In announcing the deal, CTU leadership acknowledged they were pressured by negative public response to the labor action, and by the refusal of CPS to pay teachers who refused to physically report for work.

As part of their lawsuit, the CPS parents had sought an emergency order requiring CTU to drop their action and return to classrooms.

A hearing on that emergency order request had been scheduled for Wednesday, Jan. 12.

A spokesperson for the Liberty Justice Center confirmed that emergency hearing had been scrubbed.

However, the Liberty Justice Center plans to continue with the lawsuit, she said, as the parents attempt to secure a court order forbidding the CTU from attempting to engage in similar “remote work actions” in the future.

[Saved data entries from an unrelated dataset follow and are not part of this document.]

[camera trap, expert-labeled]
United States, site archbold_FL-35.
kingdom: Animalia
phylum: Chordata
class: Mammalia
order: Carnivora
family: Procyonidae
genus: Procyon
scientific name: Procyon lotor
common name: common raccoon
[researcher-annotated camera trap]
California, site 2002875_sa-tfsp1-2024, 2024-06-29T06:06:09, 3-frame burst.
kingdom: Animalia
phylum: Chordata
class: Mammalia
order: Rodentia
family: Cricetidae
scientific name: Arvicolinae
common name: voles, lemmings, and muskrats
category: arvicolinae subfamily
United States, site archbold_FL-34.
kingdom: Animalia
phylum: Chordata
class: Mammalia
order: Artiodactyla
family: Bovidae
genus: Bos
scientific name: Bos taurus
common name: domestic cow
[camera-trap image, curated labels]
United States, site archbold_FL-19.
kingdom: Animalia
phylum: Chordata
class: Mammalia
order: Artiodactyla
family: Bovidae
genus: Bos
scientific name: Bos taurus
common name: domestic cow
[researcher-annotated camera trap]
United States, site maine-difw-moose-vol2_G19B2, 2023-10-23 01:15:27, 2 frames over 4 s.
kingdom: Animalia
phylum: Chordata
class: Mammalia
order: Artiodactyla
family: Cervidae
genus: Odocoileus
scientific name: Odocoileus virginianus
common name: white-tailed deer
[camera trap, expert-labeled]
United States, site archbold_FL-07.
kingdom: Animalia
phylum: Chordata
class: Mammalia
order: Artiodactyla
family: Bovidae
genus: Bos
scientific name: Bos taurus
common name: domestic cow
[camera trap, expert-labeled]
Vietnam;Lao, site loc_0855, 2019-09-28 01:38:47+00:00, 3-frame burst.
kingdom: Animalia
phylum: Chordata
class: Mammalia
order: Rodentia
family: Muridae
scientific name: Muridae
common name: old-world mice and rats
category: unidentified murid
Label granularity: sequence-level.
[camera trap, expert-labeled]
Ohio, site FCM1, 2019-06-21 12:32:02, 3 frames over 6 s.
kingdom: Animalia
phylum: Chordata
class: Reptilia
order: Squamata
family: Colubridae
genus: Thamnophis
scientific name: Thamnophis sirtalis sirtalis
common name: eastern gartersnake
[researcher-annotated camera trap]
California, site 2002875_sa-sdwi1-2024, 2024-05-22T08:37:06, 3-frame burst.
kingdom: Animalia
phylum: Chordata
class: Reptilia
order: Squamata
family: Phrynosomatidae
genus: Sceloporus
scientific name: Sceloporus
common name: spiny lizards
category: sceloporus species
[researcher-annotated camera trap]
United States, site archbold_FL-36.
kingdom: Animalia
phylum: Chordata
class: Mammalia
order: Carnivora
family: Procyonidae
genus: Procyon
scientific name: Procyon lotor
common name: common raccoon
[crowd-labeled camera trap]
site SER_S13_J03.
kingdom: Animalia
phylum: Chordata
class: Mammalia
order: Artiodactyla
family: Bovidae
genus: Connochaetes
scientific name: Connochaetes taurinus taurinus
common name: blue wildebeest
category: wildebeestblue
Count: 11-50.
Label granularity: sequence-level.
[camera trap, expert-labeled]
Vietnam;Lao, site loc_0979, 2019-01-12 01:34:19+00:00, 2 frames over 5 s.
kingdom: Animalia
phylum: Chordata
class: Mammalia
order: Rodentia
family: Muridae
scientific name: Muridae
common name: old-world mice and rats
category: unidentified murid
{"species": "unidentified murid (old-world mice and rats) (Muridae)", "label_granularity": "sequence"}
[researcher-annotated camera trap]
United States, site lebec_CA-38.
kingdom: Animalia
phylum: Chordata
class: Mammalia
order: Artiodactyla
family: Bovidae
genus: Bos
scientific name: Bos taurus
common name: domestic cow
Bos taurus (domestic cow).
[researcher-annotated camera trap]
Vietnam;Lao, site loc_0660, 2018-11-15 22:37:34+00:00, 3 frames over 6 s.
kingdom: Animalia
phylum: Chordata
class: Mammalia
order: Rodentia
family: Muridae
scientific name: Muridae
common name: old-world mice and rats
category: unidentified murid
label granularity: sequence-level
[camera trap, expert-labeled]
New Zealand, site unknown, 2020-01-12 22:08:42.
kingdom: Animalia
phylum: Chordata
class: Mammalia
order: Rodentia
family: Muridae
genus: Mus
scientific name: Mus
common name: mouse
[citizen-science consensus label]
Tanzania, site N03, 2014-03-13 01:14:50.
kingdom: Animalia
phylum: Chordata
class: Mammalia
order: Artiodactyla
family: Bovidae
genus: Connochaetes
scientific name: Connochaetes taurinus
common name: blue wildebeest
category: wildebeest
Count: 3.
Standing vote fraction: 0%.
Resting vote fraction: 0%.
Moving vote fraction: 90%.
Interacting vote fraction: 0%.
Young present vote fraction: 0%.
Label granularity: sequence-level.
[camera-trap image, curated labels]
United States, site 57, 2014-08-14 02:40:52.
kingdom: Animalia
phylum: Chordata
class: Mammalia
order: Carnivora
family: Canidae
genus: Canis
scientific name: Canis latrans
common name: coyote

In their lawsuit, the parents had noted CTU has remained a consistent impediment to returning children to full-time, in-person traditional classroom instruction throughout the duration of the COVID-19 pandemic. The complaint notes CTU has consistently threatened to strike as a means of leveraging various concessions and measures the union asserted was needed to ensure teachers and other school employees were kept as safe as possible from COVID infection.

“We will not have an emergency hearing tomorrow since schools are reopening. However, we will continue with the lawsuit on behalf of parents,” the LJC said.

“These perpetual strikes are illegal and must be stopped from happening again.”